Another extremely useful tool for anti-submarine operations is what is known as the seabed array of sensors that can record the acoustics of passing vessels and helps create a dossier that can be used to identify the engine/propeller sounds with the name of the vessel. By elimination over time a ship or submarine belonging to an inimical neighbour can be identified and suitable counter-measures taken. There are plans to send aloft a dedicated satellite to keep an eye out on activities around the coast of peninsular India. The seabed array would provide real time information about any intruders into what is increasingly being described as a “littoral” intrusion into the Indian Ocean region.

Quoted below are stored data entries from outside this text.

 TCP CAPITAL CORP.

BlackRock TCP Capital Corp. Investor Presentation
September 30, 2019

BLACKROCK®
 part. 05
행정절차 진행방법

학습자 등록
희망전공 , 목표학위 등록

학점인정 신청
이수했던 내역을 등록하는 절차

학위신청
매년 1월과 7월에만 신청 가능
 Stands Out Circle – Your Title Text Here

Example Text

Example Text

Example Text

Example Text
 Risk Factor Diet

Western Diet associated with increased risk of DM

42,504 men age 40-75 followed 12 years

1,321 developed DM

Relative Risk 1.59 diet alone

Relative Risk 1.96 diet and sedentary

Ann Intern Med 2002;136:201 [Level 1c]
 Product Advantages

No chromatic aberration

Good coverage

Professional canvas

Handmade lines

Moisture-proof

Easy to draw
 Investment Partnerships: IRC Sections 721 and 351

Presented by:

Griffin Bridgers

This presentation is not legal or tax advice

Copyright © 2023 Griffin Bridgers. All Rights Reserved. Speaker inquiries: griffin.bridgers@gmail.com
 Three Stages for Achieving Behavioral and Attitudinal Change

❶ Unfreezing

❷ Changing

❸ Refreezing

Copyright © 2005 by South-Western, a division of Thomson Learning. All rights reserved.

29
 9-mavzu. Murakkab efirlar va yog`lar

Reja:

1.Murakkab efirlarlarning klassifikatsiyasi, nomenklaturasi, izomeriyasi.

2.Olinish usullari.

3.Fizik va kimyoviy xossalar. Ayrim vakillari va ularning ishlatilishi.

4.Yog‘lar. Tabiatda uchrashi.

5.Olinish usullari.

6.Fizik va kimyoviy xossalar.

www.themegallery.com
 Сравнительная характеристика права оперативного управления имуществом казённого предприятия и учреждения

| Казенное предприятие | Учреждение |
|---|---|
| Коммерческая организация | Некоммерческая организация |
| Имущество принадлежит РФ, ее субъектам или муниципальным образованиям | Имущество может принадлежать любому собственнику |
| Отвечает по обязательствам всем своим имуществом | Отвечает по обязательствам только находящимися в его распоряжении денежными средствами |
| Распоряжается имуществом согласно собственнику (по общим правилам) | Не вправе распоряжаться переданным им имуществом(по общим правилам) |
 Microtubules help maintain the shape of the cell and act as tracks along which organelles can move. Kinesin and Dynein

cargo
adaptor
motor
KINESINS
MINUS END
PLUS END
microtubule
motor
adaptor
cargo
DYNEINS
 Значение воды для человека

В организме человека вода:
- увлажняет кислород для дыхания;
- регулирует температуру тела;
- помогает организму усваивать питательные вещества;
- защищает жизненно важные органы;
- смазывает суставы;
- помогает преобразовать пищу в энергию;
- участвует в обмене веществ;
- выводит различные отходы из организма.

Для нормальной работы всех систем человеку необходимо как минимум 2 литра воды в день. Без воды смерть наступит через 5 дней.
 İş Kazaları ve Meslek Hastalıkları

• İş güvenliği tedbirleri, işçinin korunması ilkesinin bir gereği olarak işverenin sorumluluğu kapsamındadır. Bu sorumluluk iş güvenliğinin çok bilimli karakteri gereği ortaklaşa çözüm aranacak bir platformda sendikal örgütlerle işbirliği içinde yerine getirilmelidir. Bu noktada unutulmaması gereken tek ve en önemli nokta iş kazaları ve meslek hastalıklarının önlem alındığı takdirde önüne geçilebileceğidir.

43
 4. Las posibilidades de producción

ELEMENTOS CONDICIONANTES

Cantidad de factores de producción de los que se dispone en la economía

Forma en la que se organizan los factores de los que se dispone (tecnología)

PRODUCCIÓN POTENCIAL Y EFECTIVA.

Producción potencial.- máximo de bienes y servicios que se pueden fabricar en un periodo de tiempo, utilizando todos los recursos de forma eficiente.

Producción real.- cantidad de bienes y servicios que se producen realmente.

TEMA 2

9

The Naval Physical Oceanographic Laboratory is working on the project to lay seabed arrays that will contribute to the study of underwater acoustics that have a critical bearing on the detection of enemy submarines. The data collected by the seabed arrays will identify the effect of acoustic transmission. It is well known that the sound tends to bend and be deflected away from the sonar that is looking for underwater objects. These thermal layers need to be studied so as to be able to evolve techniques that will enable a penetration of a thermal layer to see if any submarine is hiding within it.
It is imperative that the Indian Navy conduct a sustained study of this phenomenon because it is becoming very apparent that the Chinese Navy has been studying the phenomenon during its frequent passages through the Indian Ocean littoral. It needs to be recalled that during a standoff in the South Pacific Ocean a Chinese submarine managed to penetrate the security screen of its anti-submarine network around a US aircraft carrier. This could not have happened without a thorough knowledge of the phenomenon of the distortion of sound while travelling through layers of ocean with deferring temperatures.
It is a slow and laborious job spread over different seasons in the region. To be able to execute that it would be useful to have robots to plumb the depths of the oceans around the Indian peninsula. These robots can help collect data about oceanic conditions in general and also be used in direct combat if, as in aerial warfare, the unmanned underwater vehicle is also armed.
The much-maligned Defence Research and Development Organization has produced an autonomous underwater vehicle (AUV) that can undertake tasks like studying the thermal layers and the effect on them of seasonal changes in temperature. The AUV created jointly by the Electronics Corporation of India and the Naval Science and Technology Laboratory is equipped with passive sonar for surveillance and intelligence gathering, mine detection and can operate down to a depth of 100 meters from shore or ship. Efforts are on to include mine laying in its repertoire. Slowly but surely India is improving its maritime defences.